Now, if you imagine this on the scale of our entire universe in the same way, all the matter and stars and galaxies and such are surrounded by a cloud (what we call the edge of our universe) and whisking through space. To be clear I know all our galaxies have their own unique vector but I think they the entire universe is moving on its own vector and is superimposed much like our sun's vector is superimposed on the Milky Way's vector. Let's call these Local Universes and our universe is one of them.

So how does this solve point 1 and 2 above? Well if you imagine all the matter in our universe is not contained in a single Local Universe but in actuality our universe is really much, much larger and FULL of Local Universes. Each with massive amounts of matter (but none of this dark matter stuff) and each exerting a net gravitational effect on other Local Universes.

The result is that all this tugging would pull or stretch apart the matter (e.g. galaxies, etc.) inside a Local Universe and because there is no reason to assume they would be distributed through space equally it accounts for the uneven expansion of our universe. The number of Local Universes in the Global Universe can be calculated by assuming that the "missing" matter comes from these Local Universes.

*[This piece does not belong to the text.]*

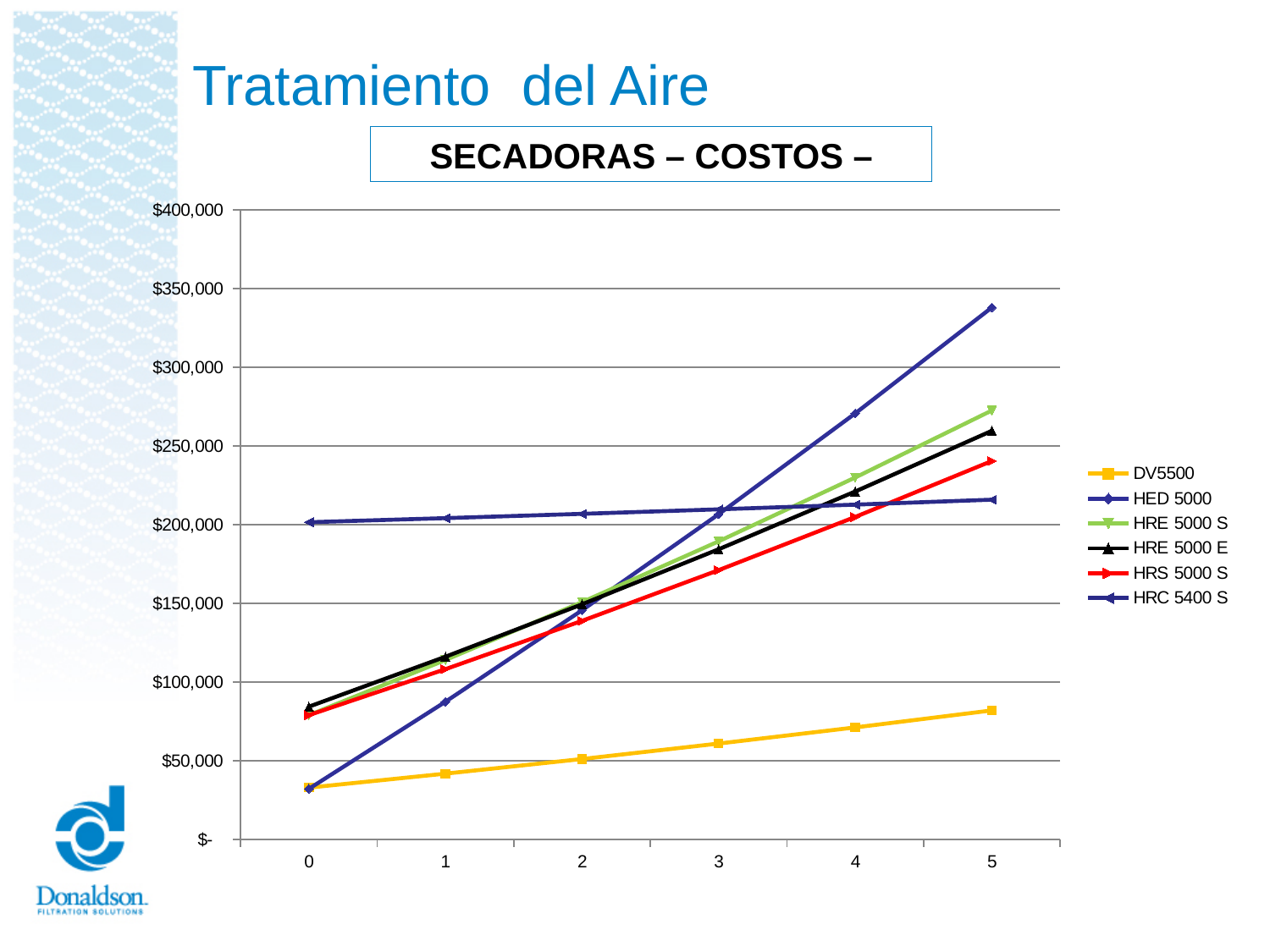
Is the value for HED 5000 at x = 5 greater or less than $300,000? greater Which series has the highest value at x = 0? HRC 5400 S Which series has the lowest value at x = 5? DV5500 Which series has the highest value at x = 5? HED 5000 At x = 5, which is larger: HRE 5000 S or HRS 5000 S? HRE 5000 S Does the DV5500 series rise or fall from x = 0 to x = 5? rise What kind of chart is shown on the slide? line chart How many series does the legend list? 6 Is the value for DV5500 at x = 5 greater or less than $100,000? less At x = 1, which is larger: HED 5000 or HRS 5000 S? HRS 5000 S Is the value for HRC 5400 S at x = 0 greater or less than $150,000? greater How many points are plotted along the x axis for each series? 6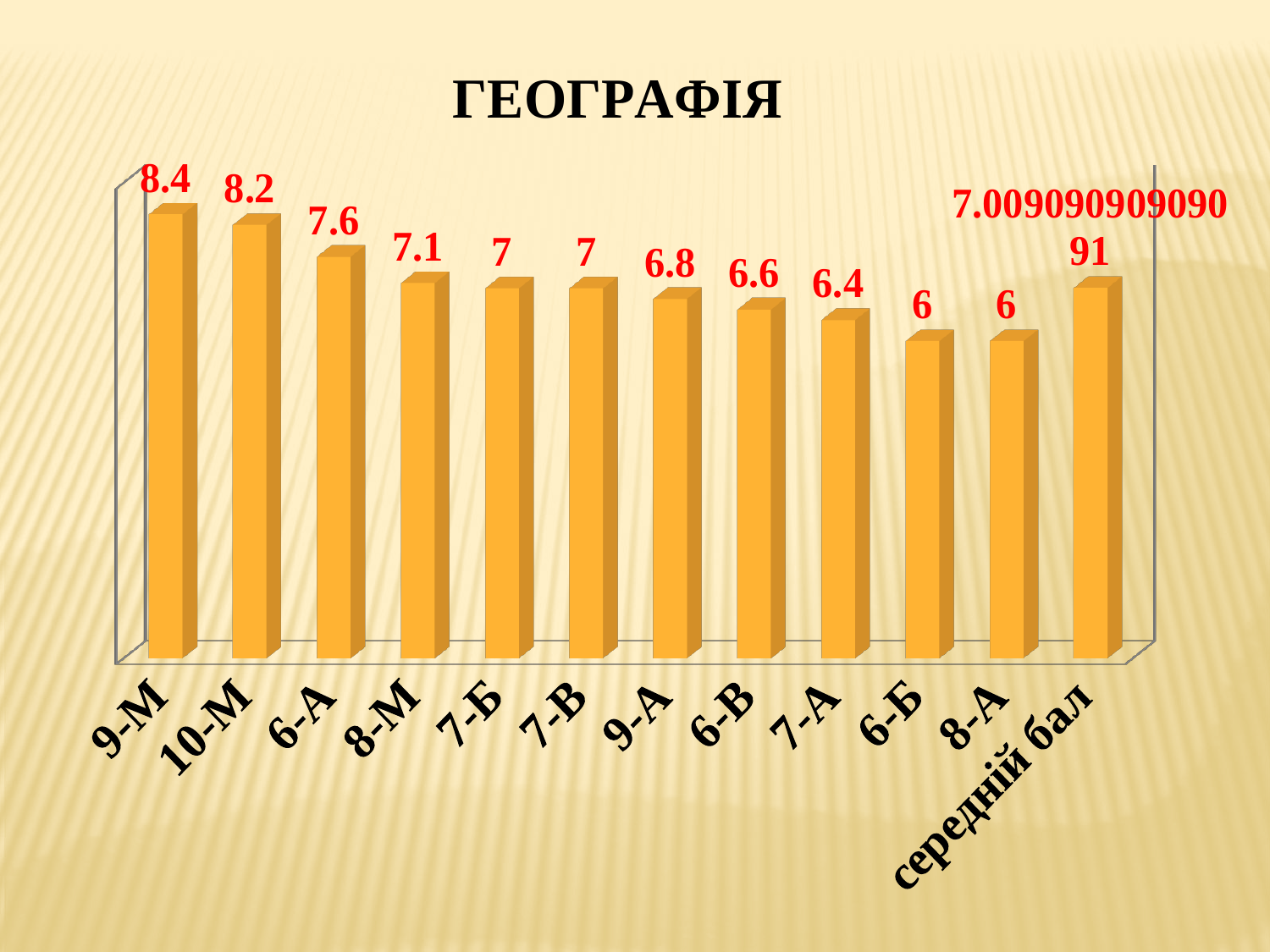
What is the lowest value shown on the chart? 6 What is the difference between the values for 9-М and 10-М? 0.2 Which category has the highest value? 9-М How many bars are shown on the chart? 12 What is the title of the chart? ГЕОГРАФІЯ What is the value for 6-А? 7.6 What is the difference between the values for 6-А and 8-М? 0.5 What is the value for 8-М? 7.1 Which is larger, the value for 9-А or the value for 6-В? 9-А What is the value for 7-А? 6.4 What is the value for 9-М? 8.4 What kind of chart is shown on the slide? Bar chart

This theory is not well-baked for the following reasons:

  • I'm not sure if we've studied the edge of our universe. What it's made of. The break down or time and space? Or just a particle cloud made out of the same shit as the rest of the universe?
  • Is this compatible with our knowledge of the big bang? Could be big bang theory be updated, broken or does it completely disprove this theory?
  • Does our gravitational models/theories prove that the gravitational effects absolutely come from within our universe? Could it come from outside our universe? Or can a bunch of Local Universe's exert enough pull?

I would love for someone to model this and at least establish its potential.